-- The task --
Reproduce every line of the records below, requests included. Adjust each coordinate in the answers by adding -85 to it, and leave the requests as they are.

-- Extracted material --
* * *

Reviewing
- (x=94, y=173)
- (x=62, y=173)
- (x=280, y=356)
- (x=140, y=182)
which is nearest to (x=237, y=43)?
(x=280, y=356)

* * *

-- Complete response --
Reviewing
- (x=94, y=173)
- (x=62, y=173)
- (x=280, y=356)
- (x=140, y=182)
which is nearest to (x=237, y=43)?
(x=195, y=271)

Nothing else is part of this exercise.